_DESCRIÇÃO DA TAREFA:_ Transcreva do texto sobre as bases aéreas de Fortaleza tudo o que vai de "A Guerra não" até "pelos Estados Unidos.".

======== TRECHO FORNECIDO ========

A Guerra não chegou em Fortaleza como um campo de batalha, um local de combates, mas o Governo dos Estados Unidos tinha montado uma estrutura de logística militar global que previa a construção de bases aéreas ao longo de uma determinada rota. No caso aqui era a rota do Atlântico Sul, e Fortaleza precisava de um aeródromo para auxiliar na chegada e partida de aviões que iriam para os campos de guerras, aviões vendidos pelos Estados Unidos.
A primeira base foi construída em 1941 e passou a ser usada em 1942, pela força aérea dos Estados Unidos. “A construção do Pici foi realizada disfarçada de aeroporto civil, tanto é que naquele período a Paner do Brasil (empresa de aviação) foi contratada para fazer a construção do aeródromo disfarçada de aeroporto. O Pici surgiu dessa ocasião”, afirma.
Já em 1943, explica Henrique, os americanos decidiram que haveria uma grande operação de transporte aéreo militar e acharam que o Pici era insuficiente. Partiram, então, para a construção de uma base militar no Mucuripe. Mas não houve tempo hábil e a opção foi então pela base do Cocorote (atual aeroporto).
“Aquela região se chamava Cocorote porque era alta mesmo. Inclusive tinha o sítio Cocorote”, acrescentou.
A segunda base foi entregue em 1943. “Foi um grande marco da Guerra em Fortaleza”, aponta Henrique. Após o fim do conflito, em 1945, a estrutura do Pici “deixou de ser utilizada” e foi devolvida ao Governo brasileiro. Já a área do Cocorote continuou sendo utilizada, dando lugar, anos depois, ao Aeroporto de Fortaleza.
“Quando a guerra acabou os imóveis que estavam nas bases aéreas foram devolvidos ao Governo brasileiro. O do Pici não foi utilizado como aeroporto. A Força Aérea Brasileira optou por usar da do Cocorote pois estaria melhor estruturada, tanto é que o aeroporto civil de Fortaleza funcionou muitos anos nessas instalações e o Pici foi praticamente abandonado. O terreno do Pici foi dividido entre a UFC e o Dnocs”, relata.

======== INFORMAÇÕES FORNECIDAS ========

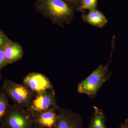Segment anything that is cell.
Listing matches in <instances>:
<instances>
[{"mask_svg": "<svg viewBox=\"0 0 128 128\" xmlns=\"http://www.w3.org/2000/svg\"><path fill=\"white\" fill-rule=\"evenodd\" d=\"M37 11L54 24L63 27L71 23L74 18V8L64 0H35Z\"/></svg>", "mask_w": 128, "mask_h": 128, "instance_id": "1", "label": "cell"}, {"mask_svg": "<svg viewBox=\"0 0 128 128\" xmlns=\"http://www.w3.org/2000/svg\"><path fill=\"white\" fill-rule=\"evenodd\" d=\"M110 62L106 65H99L80 82L78 86V92L87 95L90 98H95L101 87L111 77L112 73L108 68Z\"/></svg>", "mask_w": 128, "mask_h": 128, "instance_id": "2", "label": "cell"}, {"mask_svg": "<svg viewBox=\"0 0 128 128\" xmlns=\"http://www.w3.org/2000/svg\"><path fill=\"white\" fill-rule=\"evenodd\" d=\"M0 125L6 128H33L34 118L26 109L13 104L9 106Z\"/></svg>", "mask_w": 128, "mask_h": 128, "instance_id": "3", "label": "cell"}, {"mask_svg": "<svg viewBox=\"0 0 128 128\" xmlns=\"http://www.w3.org/2000/svg\"><path fill=\"white\" fill-rule=\"evenodd\" d=\"M1 91L14 104L26 109L30 106L35 94L23 84H18L9 80L3 82Z\"/></svg>", "mask_w": 128, "mask_h": 128, "instance_id": "4", "label": "cell"}, {"mask_svg": "<svg viewBox=\"0 0 128 128\" xmlns=\"http://www.w3.org/2000/svg\"><path fill=\"white\" fill-rule=\"evenodd\" d=\"M57 105L54 90H48L36 93L26 110L33 116Z\"/></svg>", "mask_w": 128, "mask_h": 128, "instance_id": "5", "label": "cell"}, {"mask_svg": "<svg viewBox=\"0 0 128 128\" xmlns=\"http://www.w3.org/2000/svg\"><path fill=\"white\" fill-rule=\"evenodd\" d=\"M56 109L57 119L53 128H84L82 118L80 114L58 105Z\"/></svg>", "mask_w": 128, "mask_h": 128, "instance_id": "6", "label": "cell"}, {"mask_svg": "<svg viewBox=\"0 0 128 128\" xmlns=\"http://www.w3.org/2000/svg\"><path fill=\"white\" fill-rule=\"evenodd\" d=\"M23 84L34 94L54 89L50 80L43 74L32 72L24 78Z\"/></svg>", "mask_w": 128, "mask_h": 128, "instance_id": "7", "label": "cell"}, {"mask_svg": "<svg viewBox=\"0 0 128 128\" xmlns=\"http://www.w3.org/2000/svg\"><path fill=\"white\" fill-rule=\"evenodd\" d=\"M56 106L49 108L34 116V124L44 128H53L57 119Z\"/></svg>", "mask_w": 128, "mask_h": 128, "instance_id": "8", "label": "cell"}, {"mask_svg": "<svg viewBox=\"0 0 128 128\" xmlns=\"http://www.w3.org/2000/svg\"><path fill=\"white\" fill-rule=\"evenodd\" d=\"M82 20L89 25L98 28H102L108 23L107 18L102 12L94 9L81 16Z\"/></svg>", "mask_w": 128, "mask_h": 128, "instance_id": "9", "label": "cell"}, {"mask_svg": "<svg viewBox=\"0 0 128 128\" xmlns=\"http://www.w3.org/2000/svg\"><path fill=\"white\" fill-rule=\"evenodd\" d=\"M4 49L8 64L18 61L23 56V50L22 46L19 44L11 40Z\"/></svg>", "mask_w": 128, "mask_h": 128, "instance_id": "10", "label": "cell"}, {"mask_svg": "<svg viewBox=\"0 0 128 128\" xmlns=\"http://www.w3.org/2000/svg\"><path fill=\"white\" fill-rule=\"evenodd\" d=\"M88 128H106V116L104 112L95 106H94V112Z\"/></svg>", "mask_w": 128, "mask_h": 128, "instance_id": "11", "label": "cell"}, {"mask_svg": "<svg viewBox=\"0 0 128 128\" xmlns=\"http://www.w3.org/2000/svg\"><path fill=\"white\" fill-rule=\"evenodd\" d=\"M10 105L9 98L2 92H0V124Z\"/></svg>", "mask_w": 128, "mask_h": 128, "instance_id": "12", "label": "cell"}, {"mask_svg": "<svg viewBox=\"0 0 128 128\" xmlns=\"http://www.w3.org/2000/svg\"><path fill=\"white\" fill-rule=\"evenodd\" d=\"M98 0H81L79 7L76 9L79 11L86 10L90 11L96 9Z\"/></svg>", "mask_w": 128, "mask_h": 128, "instance_id": "13", "label": "cell"}, {"mask_svg": "<svg viewBox=\"0 0 128 128\" xmlns=\"http://www.w3.org/2000/svg\"><path fill=\"white\" fill-rule=\"evenodd\" d=\"M10 41L3 32L0 30V49L4 48Z\"/></svg>", "mask_w": 128, "mask_h": 128, "instance_id": "14", "label": "cell"}, {"mask_svg": "<svg viewBox=\"0 0 128 128\" xmlns=\"http://www.w3.org/2000/svg\"><path fill=\"white\" fill-rule=\"evenodd\" d=\"M8 64L6 61L4 48L0 49V72L2 69Z\"/></svg>", "mask_w": 128, "mask_h": 128, "instance_id": "15", "label": "cell"}, {"mask_svg": "<svg viewBox=\"0 0 128 128\" xmlns=\"http://www.w3.org/2000/svg\"><path fill=\"white\" fill-rule=\"evenodd\" d=\"M71 5L74 9H77L80 6L81 0H64Z\"/></svg>", "mask_w": 128, "mask_h": 128, "instance_id": "16", "label": "cell"}, {"mask_svg": "<svg viewBox=\"0 0 128 128\" xmlns=\"http://www.w3.org/2000/svg\"><path fill=\"white\" fill-rule=\"evenodd\" d=\"M118 128H128V118L125 120L124 123L121 124Z\"/></svg>", "mask_w": 128, "mask_h": 128, "instance_id": "17", "label": "cell"}, {"mask_svg": "<svg viewBox=\"0 0 128 128\" xmlns=\"http://www.w3.org/2000/svg\"><path fill=\"white\" fill-rule=\"evenodd\" d=\"M33 128H42V127H40V126H38V125H36V124H34V126Z\"/></svg>", "mask_w": 128, "mask_h": 128, "instance_id": "18", "label": "cell"}, {"mask_svg": "<svg viewBox=\"0 0 128 128\" xmlns=\"http://www.w3.org/2000/svg\"><path fill=\"white\" fill-rule=\"evenodd\" d=\"M2 79V75L1 73L0 72V81Z\"/></svg>", "mask_w": 128, "mask_h": 128, "instance_id": "19", "label": "cell"}, {"mask_svg": "<svg viewBox=\"0 0 128 128\" xmlns=\"http://www.w3.org/2000/svg\"><path fill=\"white\" fill-rule=\"evenodd\" d=\"M0 128H6V127H4V126H2V125L0 124Z\"/></svg>", "mask_w": 128, "mask_h": 128, "instance_id": "20", "label": "cell"}]
</instances>
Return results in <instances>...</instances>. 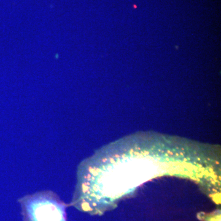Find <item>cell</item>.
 <instances>
[{
	"mask_svg": "<svg viewBox=\"0 0 221 221\" xmlns=\"http://www.w3.org/2000/svg\"><path fill=\"white\" fill-rule=\"evenodd\" d=\"M20 203L24 221H66L67 205L51 191L26 195Z\"/></svg>",
	"mask_w": 221,
	"mask_h": 221,
	"instance_id": "6da1fadb",
	"label": "cell"
}]
</instances>
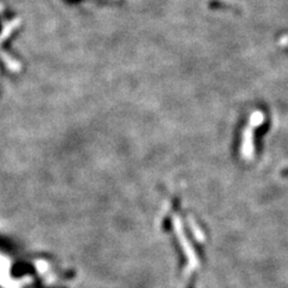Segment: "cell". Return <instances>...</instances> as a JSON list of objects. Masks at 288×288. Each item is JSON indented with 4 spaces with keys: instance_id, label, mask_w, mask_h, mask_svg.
<instances>
[{
    "instance_id": "1",
    "label": "cell",
    "mask_w": 288,
    "mask_h": 288,
    "mask_svg": "<svg viewBox=\"0 0 288 288\" xmlns=\"http://www.w3.org/2000/svg\"><path fill=\"white\" fill-rule=\"evenodd\" d=\"M282 176H288V168H287V170L282 171Z\"/></svg>"
}]
</instances>
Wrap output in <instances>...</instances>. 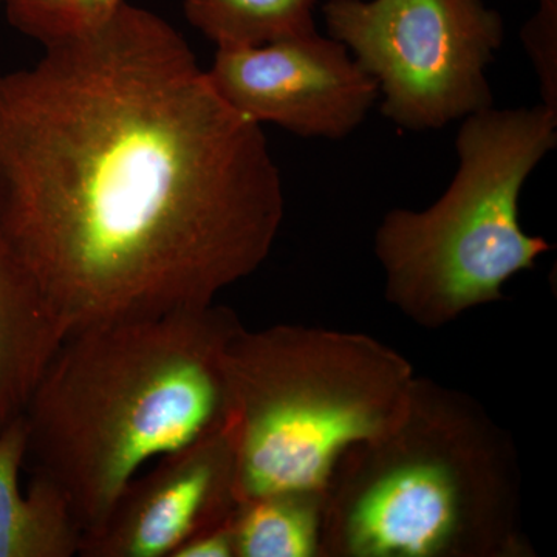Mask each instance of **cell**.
I'll list each match as a JSON object with an SVG mask.
<instances>
[{
    "label": "cell",
    "instance_id": "cell-1",
    "mask_svg": "<svg viewBox=\"0 0 557 557\" xmlns=\"http://www.w3.org/2000/svg\"><path fill=\"white\" fill-rule=\"evenodd\" d=\"M282 214L262 126L152 11L124 2L0 75V240L67 335L212 306Z\"/></svg>",
    "mask_w": 557,
    "mask_h": 557
},
{
    "label": "cell",
    "instance_id": "cell-2",
    "mask_svg": "<svg viewBox=\"0 0 557 557\" xmlns=\"http://www.w3.org/2000/svg\"><path fill=\"white\" fill-rule=\"evenodd\" d=\"M234 332L212 304L62 341L25 410V467L64 494L83 541L146 465L226 426Z\"/></svg>",
    "mask_w": 557,
    "mask_h": 557
},
{
    "label": "cell",
    "instance_id": "cell-3",
    "mask_svg": "<svg viewBox=\"0 0 557 557\" xmlns=\"http://www.w3.org/2000/svg\"><path fill=\"white\" fill-rule=\"evenodd\" d=\"M556 145L557 113L544 104L490 108L463 119L458 170L446 193L426 211L391 212L379 231L391 292L442 314L498 298L509 277L548 249L523 233L519 200Z\"/></svg>",
    "mask_w": 557,
    "mask_h": 557
},
{
    "label": "cell",
    "instance_id": "cell-4",
    "mask_svg": "<svg viewBox=\"0 0 557 557\" xmlns=\"http://www.w3.org/2000/svg\"><path fill=\"white\" fill-rule=\"evenodd\" d=\"M237 498L306 494L341 450L375 437L383 413L361 392L313 386L306 347L287 330L231 336L225 350Z\"/></svg>",
    "mask_w": 557,
    "mask_h": 557
},
{
    "label": "cell",
    "instance_id": "cell-5",
    "mask_svg": "<svg viewBox=\"0 0 557 557\" xmlns=\"http://www.w3.org/2000/svg\"><path fill=\"white\" fill-rule=\"evenodd\" d=\"M324 20L401 129H442L493 108L487 69L505 25L483 0H330Z\"/></svg>",
    "mask_w": 557,
    "mask_h": 557
},
{
    "label": "cell",
    "instance_id": "cell-6",
    "mask_svg": "<svg viewBox=\"0 0 557 557\" xmlns=\"http://www.w3.org/2000/svg\"><path fill=\"white\" fill-rule=\"evenodd\" d=\"M207 75L239 115L304 138L348 137L380 98L375 81L347 47L318 32L218 49Z\"/></svg>",
    "mask_w": 557,
    "mask_h": 557
},
{
    "label": "cell",
    "instance_id": "cell-7",
    "mask_svg": "<svg viewBox=\"0 0 557 557\" xmlns=\"http://www.w3.org/2000/svg\"><path fill=\"white\" fill-rule=\"evenodd\" d=\"M236 458L226 426L157 460L116 500L104 525L84 539V557H174L190 537L231 518Z\"/></svg>",
    "mask_w": 557,
    "mask_h": 557
},
{
    "label": "cell",
    "instance_id": "cell-8",
    "mask_svg": "<svg viewBox=\"0 0 557 557\" xmlns=\"http://www.w3.org/2000/svg\"><path fill=\"white\" fill-rule=\"evenodd\" d=\"M457 494L442 467L399 468L370 487L350 522L355 552L364 556H428L448 541Z\"/></svg>",
    "mask_w": 557,
    "mask_h": 557
},
{
    "label": "cell",
    "instance_id": "cell-9",
    "mask_svg": "<svg viewBox=\"0 0 557 557\" xmlns=\"http://www.w3.org/2000/svg\"><path fill=\"white\" fill-rule=\"evenodd\" d=\"M67 330L0 240V434L25 416Z\"/></svg>",
    "mask_w": 557,
    "mask_h": 557
},
{
    "label": "cell",
    "instance_id": "cell-10",
    "mask_svg": "<svg viewBox=\"0 0 557 557\" xmlns=\"http://www.w3.org/2000/svg\"><path fill=\"white\" fill-rule=\"evenodd\" d=\"M25 460L22 417L0 434V557L79 556L83 533L64 494L33 474L27 493L21 490Z\"/></svg>",
    "mask_w": 557,
    "mask_h": 557
},
{
    "label": "cell",
    "instance_id": "cell-11",
    "mask_svg": "<svg viewBox=\"0 0 557 557\" xmlns=\"http://www.w3.org/2000/svg\"><path fill=\"white\" fill-rule=\"evenodd\" d=\"M317 0H183L189 24L218 49L256 47L317 32Z\"/></svg>",
    "mask_w": 557,
    "mask_h": 557
},
{
    "label": "cell",
    "instance_id": "cell-12",
    "mask_svg": "<svg viewBox=\"0 0 557 557\" xmlns=\"http://www.w3.org/2000/svg\"><path fill=\"white\" fill-rule=\"evenodd\" d=\"M230 522L237 556L306 557L317 545V520L302 494L245 498Z\"/></svg>",
    "mask_w": 557,
    "mask_h": 557
},
{
    "label": "cell",
    "instance_id": "cell-13",
    "mask_svg": "<svg viewBox=\"0 0 557 557\" xmlns=\"http://www.w3.org/2000/svg\"><path fill=\"white\" fill-rule=\"evenodd\" d=\"M127 0H3L7 21L40 46L95 30Z\"/></svg>",
    "mask_w": 557,
    "mask_h": 557
},
{
    "label": "cell",
    "instance_id": "cell-14",
    "mask_svg": "<svg viewBox=\"0 0 557 557\" xmlns=\"http://www.w3.org/2000/svg\"><path fill=\"white\" fill-rule=\"evenodd\" d=\"M522 42L536 70L545 108L557 113V0H539V9L522 30Z\"/></svg>",
    "mask_w": 557,
    "mask_h": 557
},
{
    "label": "cell",
    "instance_id": "cell-15",
    "mask_svg": "<svg viewBox=\"0 0 557 557\" xmlns=\"http://www.w3.org/2000/svg\"><path fill=\"white\" fill-rule=\"evenodd\" d=\"M236 555V541L230 519L208 528L175 552L174 557H230Z\"/></svg>",
    "mask_w": 557,
    "mask_h": 557
},
{
    "label": "cell",
    "instance_id": "cell-16",
    "mask_svg": "<svg viewBox=\"0 0 557 557\" xmlns=\"http://www.w3.org/2000/svg\"><path fill=\"white\" fill-rule=\"evenodd\" d=\"M2 5H3V0H0V7H2Z\"/></svg>",
    "mask_w": 557,
    "mask_h": 557
}]
</instances>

========

_RESPOSTA COMPLETA:_
A Guerra não chegou em Fortaleza como um campo de batalha, um local de combates, mas o Governo dos Estados Unidos tinha montado uma estrutura de logística militar global que previa a construção de bases aéreas ao longo de uma determinada rota. No caso aqui era a rota do Atlântico Sul, e Fortaleza precisava de um aeródromo para auxiliar na chegada e partida de aviões que iriam para os campos de guerras, aviões vendidos pelos Estados Unidos.